Zuletzt bremste auch noch die Corona-Pandemie den Zustrom zur Lehre spürbar ein. Schuld daran war eine spezielle Aufstiegsklausel in den Schulen, die während der von Lockdowns und Homeschooling geprägten Zeit galt. Schüler:innen durften demnach auch mit einem oder mehreren „Nicht genügend“ in die nächste Schulstufe aufsteigen. Viele Jugendliche blieben als Folge trotz negativer Beurteilung weiter in den Schulen, anstatt eine Berufsausbildung zu starten. Dadurch blieben viele Lehrstellen unbesetzt.

Weg von den „Klassikern“

„Die Berufsorientierung ist auf allen Längen zu kurz gekommen und Betriebe hatten nicht die Möglichkeit, sich ausreichend bei potenziellen Lehrlingen zu präsentieren“, klagte man damals. Tatsächlich waren die direkte Kontaktaufnahme und Informationsveranstaltungen durch die pandemiebedingten Zugangsbeschränkungen nicht möglich. Es gab weder Berufsinformationsmessen noch Betriebspräsentationen in den Schulen oder Schnuppertage in den Unternehmen. Auch die konkreten Bewerbungsprozesse wurden durch Corona erschwert. 

Angesichts der aktuellen Zahlen an Lehranfänger:innen scheint sich diese Situation etwas zu entspannen. Auch ein besseres Ausnützen der Vielfalt an Ausbildungsmöglichkeiten ist zu registrieren. Längst entscheiden sich Jugendliche nämlich nicht mehr für „klassische“ Lehrberufe wie Mechaniker oder Frisörin.

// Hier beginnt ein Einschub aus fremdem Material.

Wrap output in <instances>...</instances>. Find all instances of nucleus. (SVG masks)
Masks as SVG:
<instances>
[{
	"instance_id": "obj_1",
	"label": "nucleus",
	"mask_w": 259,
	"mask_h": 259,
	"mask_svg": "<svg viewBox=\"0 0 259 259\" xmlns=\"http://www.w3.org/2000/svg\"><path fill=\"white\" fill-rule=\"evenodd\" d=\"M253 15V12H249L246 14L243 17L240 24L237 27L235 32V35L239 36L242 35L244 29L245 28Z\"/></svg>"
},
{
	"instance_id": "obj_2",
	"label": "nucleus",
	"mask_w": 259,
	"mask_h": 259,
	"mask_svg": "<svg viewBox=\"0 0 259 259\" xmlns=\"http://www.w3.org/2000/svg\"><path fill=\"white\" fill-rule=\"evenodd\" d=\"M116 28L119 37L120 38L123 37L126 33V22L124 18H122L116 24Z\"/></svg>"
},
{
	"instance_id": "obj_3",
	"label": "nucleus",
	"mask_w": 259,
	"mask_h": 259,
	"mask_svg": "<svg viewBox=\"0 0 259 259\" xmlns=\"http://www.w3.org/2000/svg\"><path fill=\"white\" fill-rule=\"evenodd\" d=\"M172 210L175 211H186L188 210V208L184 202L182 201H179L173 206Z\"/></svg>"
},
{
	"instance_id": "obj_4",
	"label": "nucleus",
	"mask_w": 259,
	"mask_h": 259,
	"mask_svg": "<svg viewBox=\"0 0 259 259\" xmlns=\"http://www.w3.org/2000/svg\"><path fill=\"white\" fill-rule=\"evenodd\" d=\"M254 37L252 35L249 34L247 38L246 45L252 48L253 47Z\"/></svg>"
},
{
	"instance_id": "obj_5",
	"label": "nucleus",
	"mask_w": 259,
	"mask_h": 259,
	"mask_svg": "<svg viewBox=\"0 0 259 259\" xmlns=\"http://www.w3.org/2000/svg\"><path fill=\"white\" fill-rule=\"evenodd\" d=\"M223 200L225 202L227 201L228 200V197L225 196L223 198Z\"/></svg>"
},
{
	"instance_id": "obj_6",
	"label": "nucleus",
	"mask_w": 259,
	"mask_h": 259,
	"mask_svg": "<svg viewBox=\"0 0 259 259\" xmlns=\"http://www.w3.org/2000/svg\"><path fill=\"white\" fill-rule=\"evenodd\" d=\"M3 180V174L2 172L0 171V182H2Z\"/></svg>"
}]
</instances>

Technische Lehrberufe im Aufwind

Zu den gefragtesten Berufen im ersten Lehrjahr zählt aktuell demnach mit 2.699 Lehrlingen die Elektrotechnik (plus 7 Prozent mehr Anfänger:innen), mit 866 neuen Lehrlingen die Mechatronik (plus 29,8 Prozent) oder die Informationstechnologie mit 502 Lehrlingen, was einer Steigerung um 23,6 Prozent entspricht. Außerdem rücken Ausbildungen mit „Green Skills“ stärker in den Fokus der Jugendlichen. 75 Prozent der Schüler:innen interessieren sich demnach für Jobs mit Umweltfokus.

Die Lehre wird also nicht mehr als jobmäßige Einbahnstraße empfunden, sondern als eine Art „Highway“ in Richtung berufliche Zukunft. Staugefahr gibt es auf diesem Karriereweg zwar keinen, aber das Verkehrsaufkommen nimmt deutlich zu.